“The classical explanation for breaking a glass at the end of the wedding is to recall the destruction of Jerusalem. As the glass is broken, everyone screams out Mazel Tov! There is something peculiar, not only about recalling an historic tragedy at that exact moment, but also shouting for joy just as it is recalled.
Yet the message is the same as bitter herbs on Passover. We do not only eat bitter herbs, we make a blessing over them. Then we dip them into haroset, which is sweet. The duality of life is symbolized by the historical memory wrapped in a wedding, and the bitter herb mixed with the haroset. Bitterness is not incidental and not fleeting but it is also not final. In defiance of hundreds of years of slavery (bitter herbs) or national catastrophe (the broken glass) we affirm the essential goodness of life that can be so painful.

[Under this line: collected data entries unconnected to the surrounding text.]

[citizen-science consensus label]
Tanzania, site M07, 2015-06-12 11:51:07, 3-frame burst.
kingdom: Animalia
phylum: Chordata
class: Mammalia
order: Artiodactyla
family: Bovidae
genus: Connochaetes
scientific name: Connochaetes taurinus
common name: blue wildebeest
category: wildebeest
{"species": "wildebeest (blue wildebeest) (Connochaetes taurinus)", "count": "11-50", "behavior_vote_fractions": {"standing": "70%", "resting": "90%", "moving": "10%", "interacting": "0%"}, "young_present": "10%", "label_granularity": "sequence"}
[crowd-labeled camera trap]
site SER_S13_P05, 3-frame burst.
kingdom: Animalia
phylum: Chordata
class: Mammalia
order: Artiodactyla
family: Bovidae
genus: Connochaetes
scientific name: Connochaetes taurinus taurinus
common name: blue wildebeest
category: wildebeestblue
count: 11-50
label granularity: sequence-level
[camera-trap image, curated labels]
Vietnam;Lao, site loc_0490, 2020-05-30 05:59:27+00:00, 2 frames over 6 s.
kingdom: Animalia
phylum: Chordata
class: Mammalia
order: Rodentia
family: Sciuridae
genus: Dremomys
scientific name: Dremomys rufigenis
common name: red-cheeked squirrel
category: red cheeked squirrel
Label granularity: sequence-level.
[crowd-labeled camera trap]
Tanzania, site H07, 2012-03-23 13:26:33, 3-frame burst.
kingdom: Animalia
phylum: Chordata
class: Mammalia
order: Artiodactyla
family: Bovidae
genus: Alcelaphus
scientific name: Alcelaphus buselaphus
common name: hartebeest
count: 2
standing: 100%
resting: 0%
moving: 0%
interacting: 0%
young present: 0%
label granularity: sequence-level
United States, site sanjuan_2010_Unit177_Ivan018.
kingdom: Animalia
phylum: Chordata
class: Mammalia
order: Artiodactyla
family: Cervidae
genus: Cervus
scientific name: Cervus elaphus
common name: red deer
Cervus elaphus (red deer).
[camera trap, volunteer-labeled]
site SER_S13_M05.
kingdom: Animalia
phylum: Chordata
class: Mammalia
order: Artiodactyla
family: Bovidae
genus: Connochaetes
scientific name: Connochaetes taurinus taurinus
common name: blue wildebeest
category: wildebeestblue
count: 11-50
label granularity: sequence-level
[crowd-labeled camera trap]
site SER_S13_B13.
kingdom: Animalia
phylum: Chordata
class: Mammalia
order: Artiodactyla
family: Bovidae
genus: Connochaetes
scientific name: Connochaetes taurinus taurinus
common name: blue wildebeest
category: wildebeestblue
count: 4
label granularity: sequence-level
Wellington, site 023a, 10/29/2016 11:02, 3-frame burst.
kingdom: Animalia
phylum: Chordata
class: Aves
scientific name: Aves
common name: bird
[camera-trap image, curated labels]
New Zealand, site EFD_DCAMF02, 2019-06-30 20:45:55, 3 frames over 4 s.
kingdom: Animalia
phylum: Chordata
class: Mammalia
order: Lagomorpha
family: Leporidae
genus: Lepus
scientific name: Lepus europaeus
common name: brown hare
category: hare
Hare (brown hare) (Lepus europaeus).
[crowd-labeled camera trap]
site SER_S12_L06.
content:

It is tricky to be optimistic without being simultaneously in denial. Judaism manages the delicate balancing act: pain is real, even at our most celebratory moments. But final victory belongs to the sweetness, the embrace, the promise that one day all weeping will give way to joy.”
-Rabbi David Wolpe
The earliest rationale for breaking something at a wedding is in the Talmud (can’t find citation). A rabbi was afraid all the merrymaking would attract the Evil One so he broke a plate to sound a discordant note. The explanation of the destruction of the Temple came much later…but so what? Jews are always re-inventing themselves and Judaism…500 years from now it will have a whole new explanation.